Researchers from Zhejiang University have made significant strides in the study of lysine methacrylation, identifying key modification sites on the Cyclophilin A (CypA) protein, which plays a foundational role in various cellular processes. Published on March 17, 2025, their research sheds light on how these modifications influence cellular functions, particularly within redox homeostasis.
Lysine acylation is known as a prevalent form of post-translational modification (PTM), impacting multiple biological mechanisms. While numerous lysine acylation sites have been characterized through heightened analytical methods such as mass spectrometry, researchers previously documented a mere 27 lysine methacrylation (Kmea) sites, largely confined to histone proteins.
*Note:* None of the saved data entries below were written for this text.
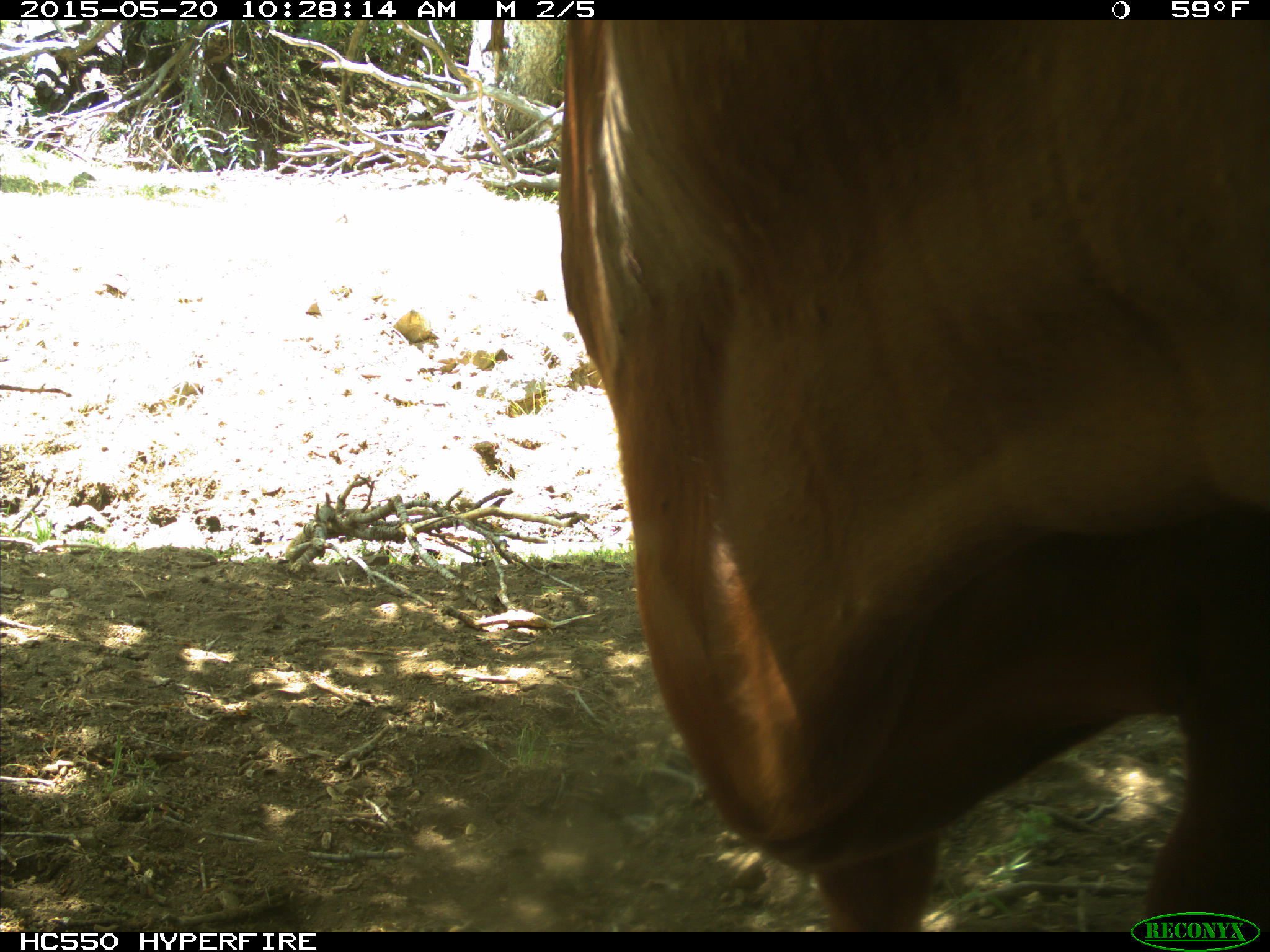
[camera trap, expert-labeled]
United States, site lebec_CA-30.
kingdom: Animalia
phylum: Chordata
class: Mammalia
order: Artiodactyla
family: Bovidae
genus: Bos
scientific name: Bos taurus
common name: domestic cow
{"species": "Bos taurus (domestic cow)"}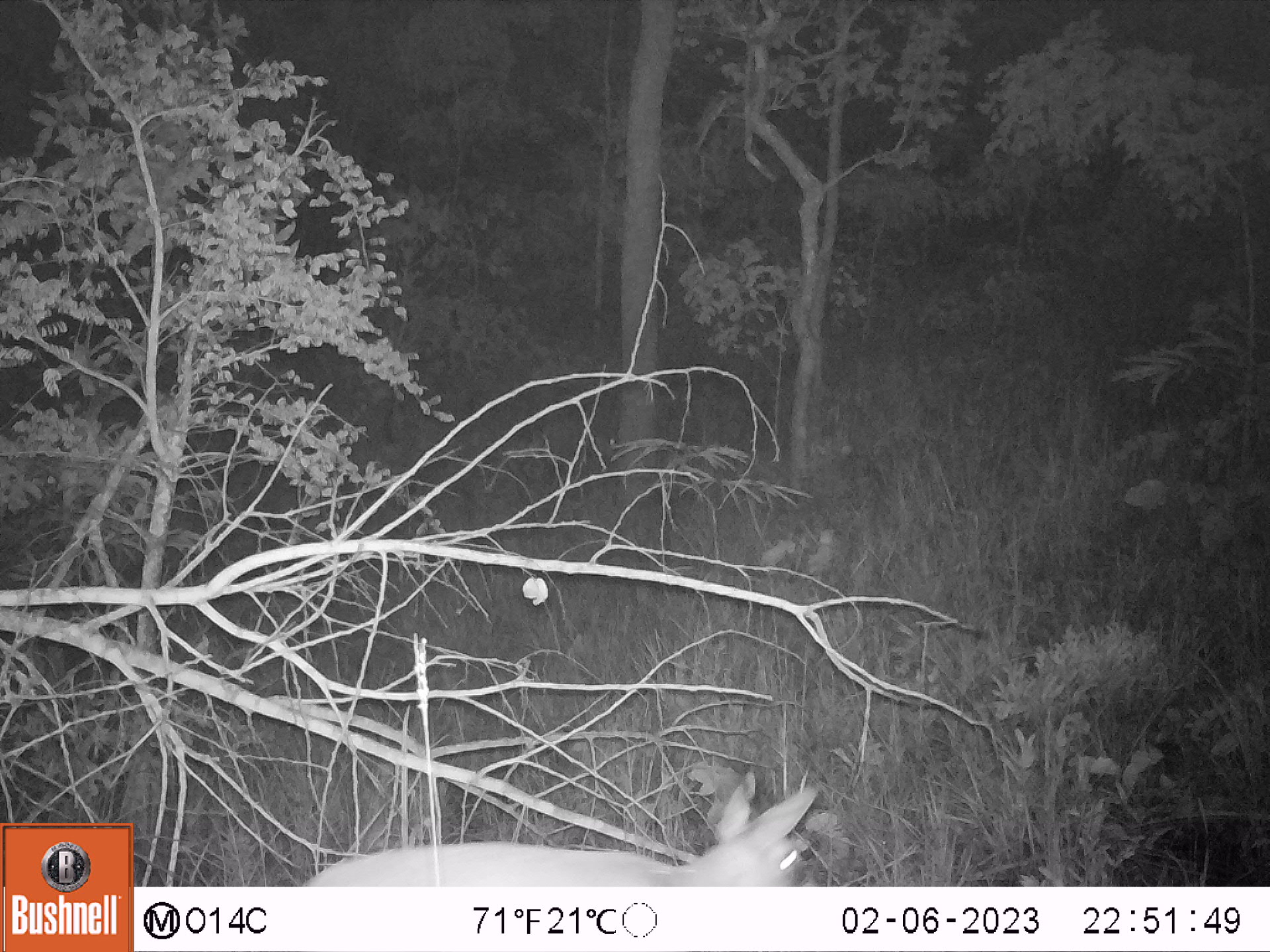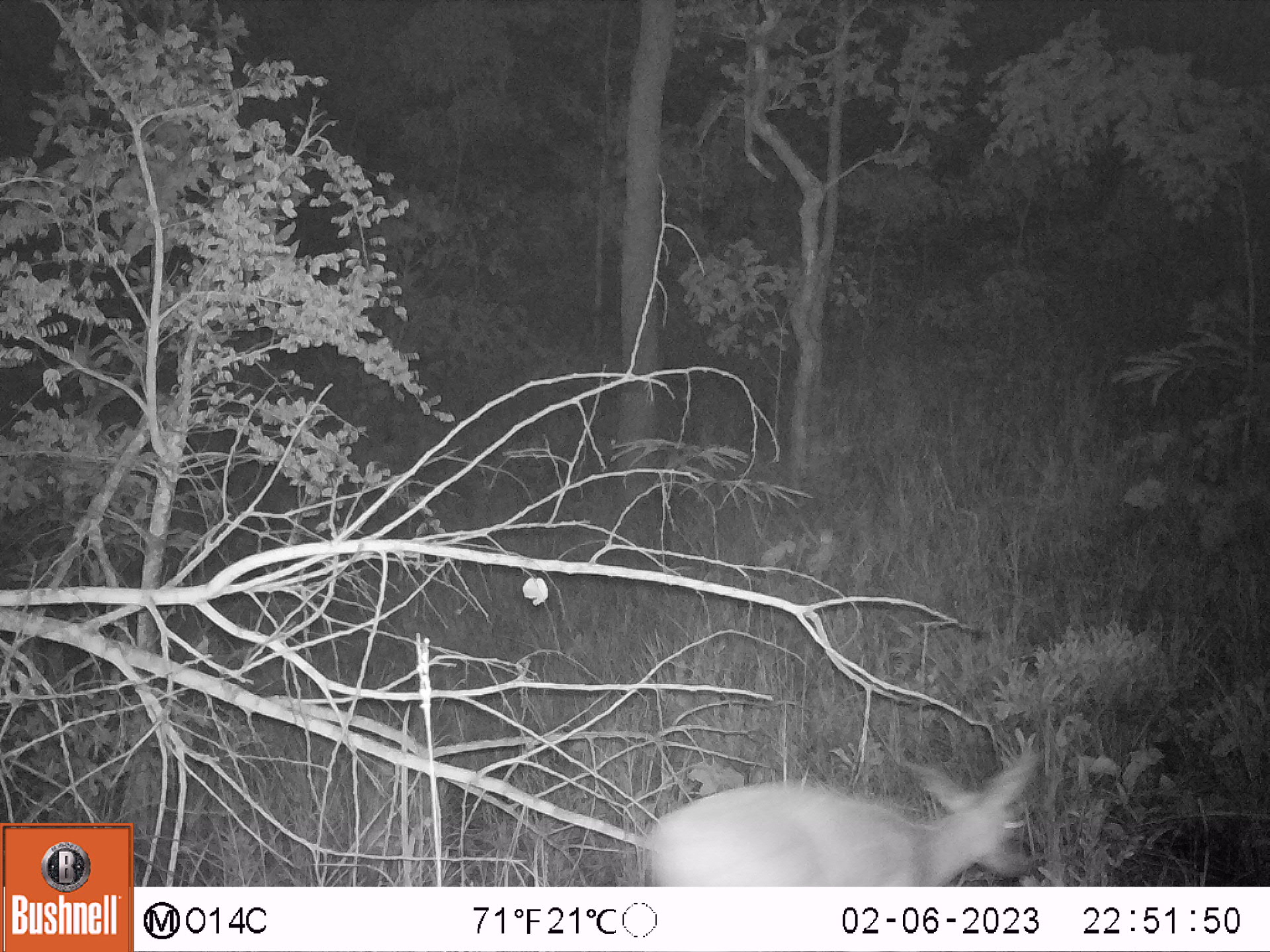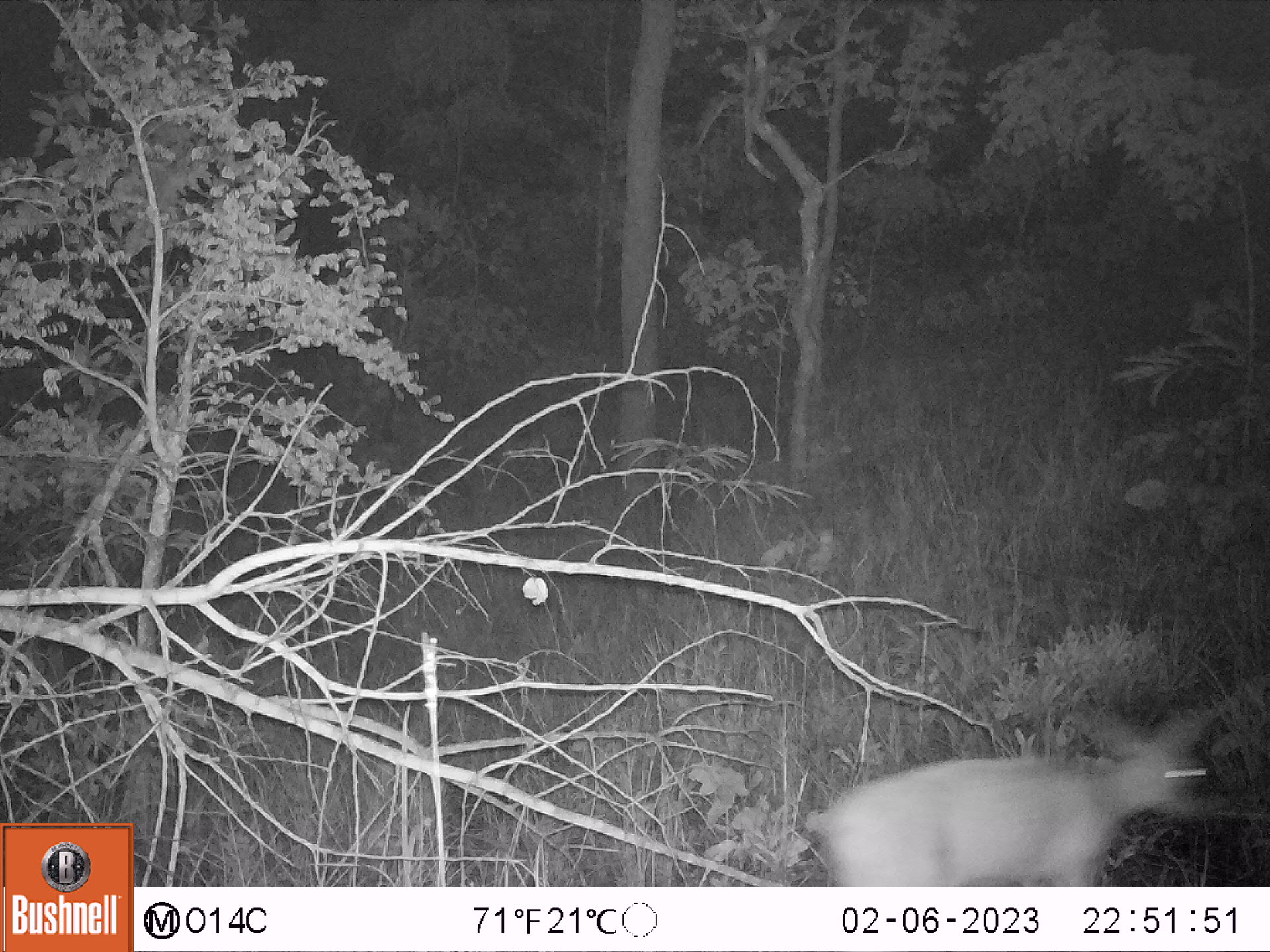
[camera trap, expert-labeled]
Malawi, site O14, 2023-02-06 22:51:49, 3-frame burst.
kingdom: Animalia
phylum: Chordata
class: Mammalia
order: Artiodactyla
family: Bovidae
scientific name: Antilopinae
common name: small antelope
Small antelope (Antilopinae), count 1.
The current study steps beyond this limitation, establishing the presence of Kmea on the non-histone protein CypA.
CypA's relevance extends beyond mere enzymatic activity, as it is involved with immunosuppression and has correlations with several human diseases, including cancer. To understand the role of Kmea on this protein, the researchers utilized a groundbreaking genetic code expansion technique to incorporate ε-N-Methacryllysine (MeaK) within target proteins.
Importantly, the modification at site 125 (K125) of CypA was shown to significantly influence cellular redox balance. Specifically, the authors state, "Kmea at CypA site 125 regulates cellular redox homeostasis, and HDAC1 is the regulator of Kmea on CypA." This finding reveals not just the impact of Kmea on protein function, but illuminates the regulatory role played by histone deacetylase 1 (HDAC1) during this process.
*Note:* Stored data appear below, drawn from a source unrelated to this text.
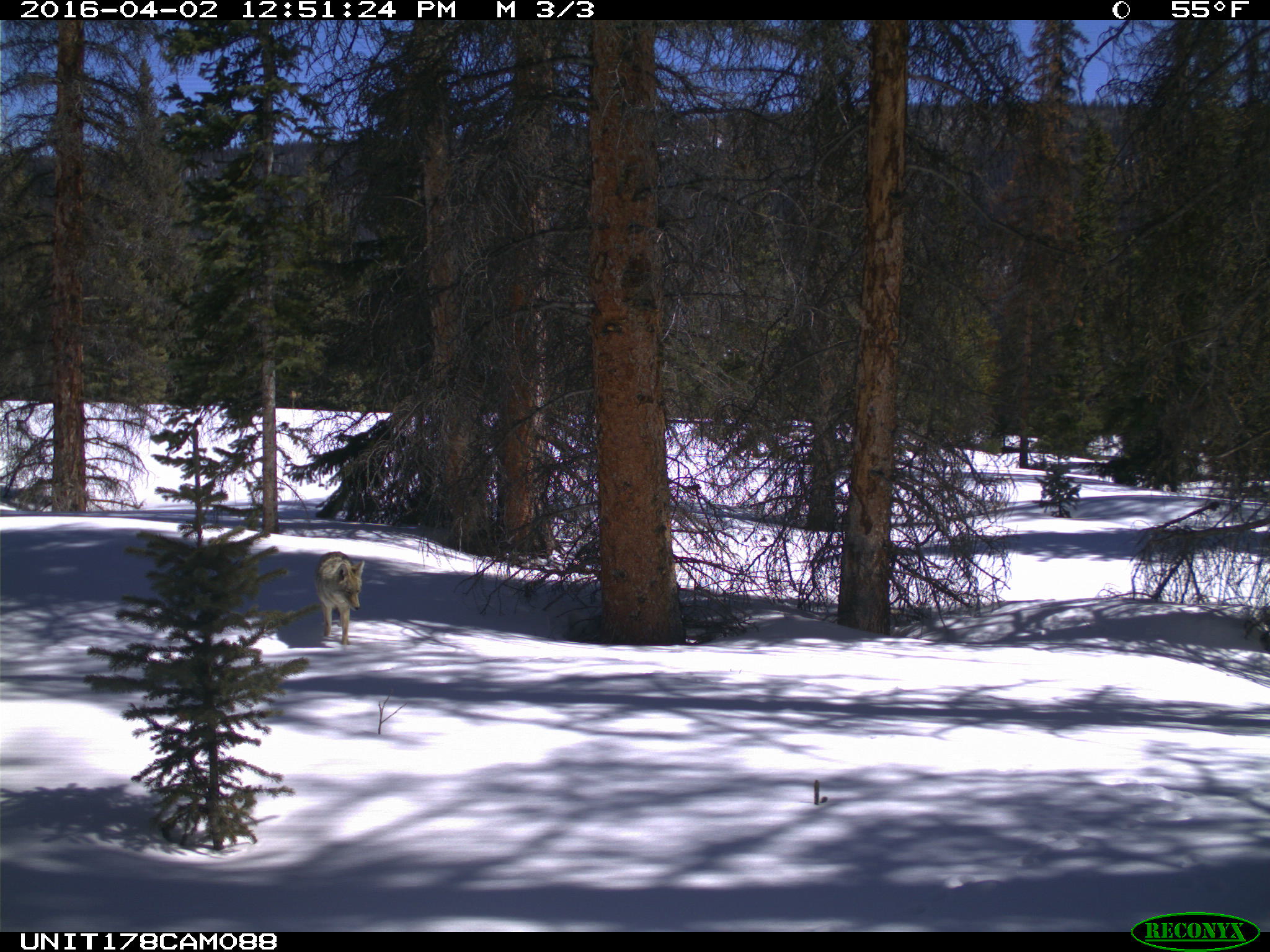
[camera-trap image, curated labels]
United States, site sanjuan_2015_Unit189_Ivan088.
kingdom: Animalia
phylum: Chordata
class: Mammalia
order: Carnivora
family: Canidae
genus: Canis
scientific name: Canis latrans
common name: coyote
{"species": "Canis latrans (coyote)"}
Utilizing affinity-purification mass spectrometry (AP-MS), the study identified two lysine residues on CypA (K125 and K131) with Kmea modifications. The researchers confirmed these findings through Western blot analysis, noting substantial variations when these residues were mutated, underscoring the dynamic nature and importance of the Kmea modification.
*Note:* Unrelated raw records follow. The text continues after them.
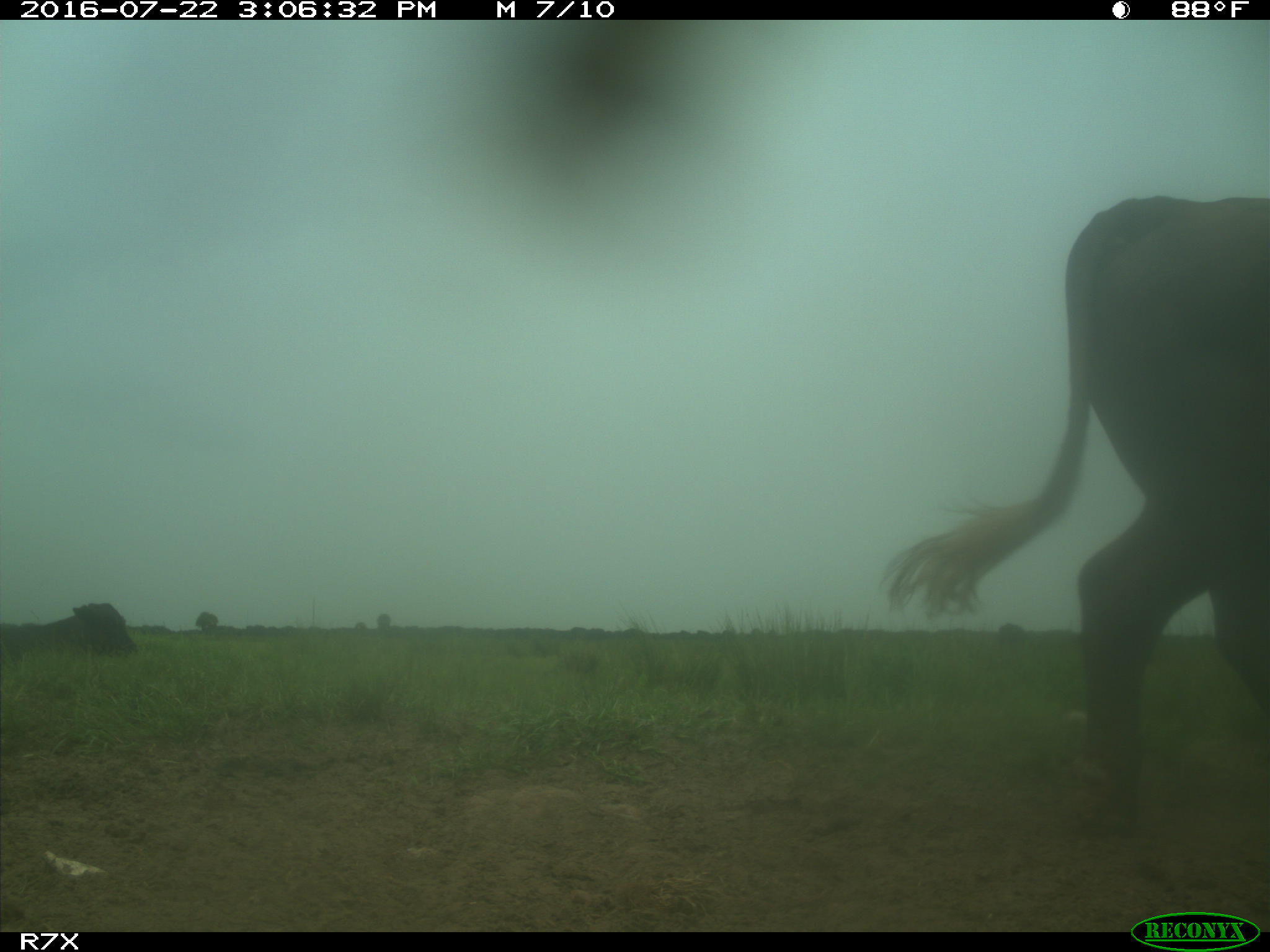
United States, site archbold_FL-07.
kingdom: Animalia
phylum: Chordata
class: Mammalia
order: Artiodactyla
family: Bovidae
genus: Bos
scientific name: Bos taurus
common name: domestic cow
Bos taurus (domestic cow).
Along with regulating interactions with oxidoreductase proteins, the researchers also documented the ability of genetically encoded Kmea to undergo methylation, forming ε-N-methyl-ε-N-methacrylation (Kmemea) within living cells. The team’s findings reveal new avenues for inquiry, as they note, "Genetically encoded Kmea can be methylated to form Kmemea in live cells." This points toward novel functional pathways through which CypA might operate, potentially paving the way for future studies on how similar modifications can exert influence in different cellular contexts.
To carry out their experiments, the research team constructed mutants of pyrrolysyl-tRNA synthetase (MbPylRS) to effectively integrate MeaK. Throughout these experiments, they evaluated the efficacy of different constructs, establishing optimal conditions for incorporation, enabling subsequent studies to yield accurate and insightful results.
The results hinted at enhanced interactions, showcasing how 68 proteins uniquely associated with CypA following the incorporation of Kmea, and 10 protein bindings were identified exclusively within CypA K125MeaK experiments. These findings were enlightening not only for molecular biology but for designing targeted therapies which may hinge on the dynamic properties of such modifications.
Finally, these advances open up important dialogues surrounding the dynamic nature of post-translational modifications and their vast roles across cellular landscapes. By demonstrating pathways for studying Kmea beyond histones, the researchers have undoubtedly broadened the horizon for functional discovery within the field. By embedding these molecular insights within the growing body of post-translational modification studies, this research paves the way for future developments and therapeutic targeting of diseases influenced by protein modifications.